His reputation was built through talent, personality, radio, performance, and public mystery. People remembered him because he gave them songs, stories, healing claims, laughter, and spectacle.
He also matters because his music preserved a period of Kenyan urban and coastal sound. His Swahili rhumba and Afro-pop style captured the emotional and social concerns of ordinary listeners.
Most importantly, he remains a reminder that Kenyan cultural history is full of figures who deserve deeper documentation. Without serious biographies, interviews, archives, and family records, important stories risk fading into rumor.
Conclusion
Prof. Mohammed Bakari Naaman was one of Kenya’s most remarkable cultural icons. As the lead singer of Nine Stars Orchestra, he gave the country memorable songs such as Mama Wa Kambo, Mwana Siti, Christina, Amina, Pembe, and Dada Batuli. As a herbalist, he became a trusted and mysterious public figure whose exhibition tents drew crowds across Kenya.
His life was filled with music, healing, faith, family, myth, and public fascination. Some stories about him were true. Others grew larger with time. But together, they show the scale of his impact.
Prof. Naaman was not simply a musician from the past. He was a cultural force. His songs still echo, his name still sparks memory, and his legend remains part of Kenya’s rich artistic history.
FAQs
Who was Prof. M.B. Naaman?
Prof. M.B. Naaman, whose full name was Mohammed Bakari Naaman, was a Kenyan musician, lead singer of Nine Stars Orchestra, and traditional herbalist.

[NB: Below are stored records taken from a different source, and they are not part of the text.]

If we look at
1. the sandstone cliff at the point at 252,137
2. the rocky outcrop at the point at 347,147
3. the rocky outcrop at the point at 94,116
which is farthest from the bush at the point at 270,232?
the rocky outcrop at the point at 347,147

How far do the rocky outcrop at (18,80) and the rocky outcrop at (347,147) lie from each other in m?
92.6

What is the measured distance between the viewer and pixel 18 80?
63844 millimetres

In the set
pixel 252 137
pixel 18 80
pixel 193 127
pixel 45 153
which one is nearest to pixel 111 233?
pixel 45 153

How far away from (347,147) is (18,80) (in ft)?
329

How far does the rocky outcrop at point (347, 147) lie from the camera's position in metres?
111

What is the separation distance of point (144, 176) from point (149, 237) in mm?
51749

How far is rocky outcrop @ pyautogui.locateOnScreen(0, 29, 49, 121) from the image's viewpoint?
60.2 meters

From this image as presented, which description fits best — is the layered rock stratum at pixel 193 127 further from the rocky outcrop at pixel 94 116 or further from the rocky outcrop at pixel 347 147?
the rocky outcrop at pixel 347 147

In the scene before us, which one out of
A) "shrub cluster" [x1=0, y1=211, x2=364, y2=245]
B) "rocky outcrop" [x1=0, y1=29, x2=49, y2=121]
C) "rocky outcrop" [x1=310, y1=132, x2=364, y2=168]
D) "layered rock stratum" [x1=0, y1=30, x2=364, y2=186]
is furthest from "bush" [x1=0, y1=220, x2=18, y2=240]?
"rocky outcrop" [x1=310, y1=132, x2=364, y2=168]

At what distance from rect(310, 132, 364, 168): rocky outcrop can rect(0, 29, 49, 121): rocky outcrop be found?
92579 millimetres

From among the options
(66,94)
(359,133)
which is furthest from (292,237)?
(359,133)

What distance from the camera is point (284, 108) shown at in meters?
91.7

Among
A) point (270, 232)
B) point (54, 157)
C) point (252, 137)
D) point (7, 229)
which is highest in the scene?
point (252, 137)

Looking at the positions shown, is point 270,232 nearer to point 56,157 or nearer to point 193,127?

When was Prof. Naaman born?
He was born in Mombasa on February 12, 1946.
When did Prof. Naaman die?
He died on October 26, 1992, at Nairobi Hospital.
What was Prof. Naaman’s most famous song?
His most famous song was Mama Wa Kambo, a popular Kenyan classic about step-parent relationships.
Which band was Prof. Naaman associated with?
He was best known as the lead singer of the Nine Stars Orchestra.
Was Prof. Naaman also a herbalist?
Yes. He was widely known as a traditional herbalist and healer, especially through his public appearances at regional trade shows.
What other songs did Prof. Naaman release?
His other known songs include Mwana Siti, Christina, Amina, Pembe, and Dada Batuli.
Why is Prof. Naaman remembered today?
He is remembered for his music, his public healing reputation, his huge personality, and his lasting place in Kenyan cultural history.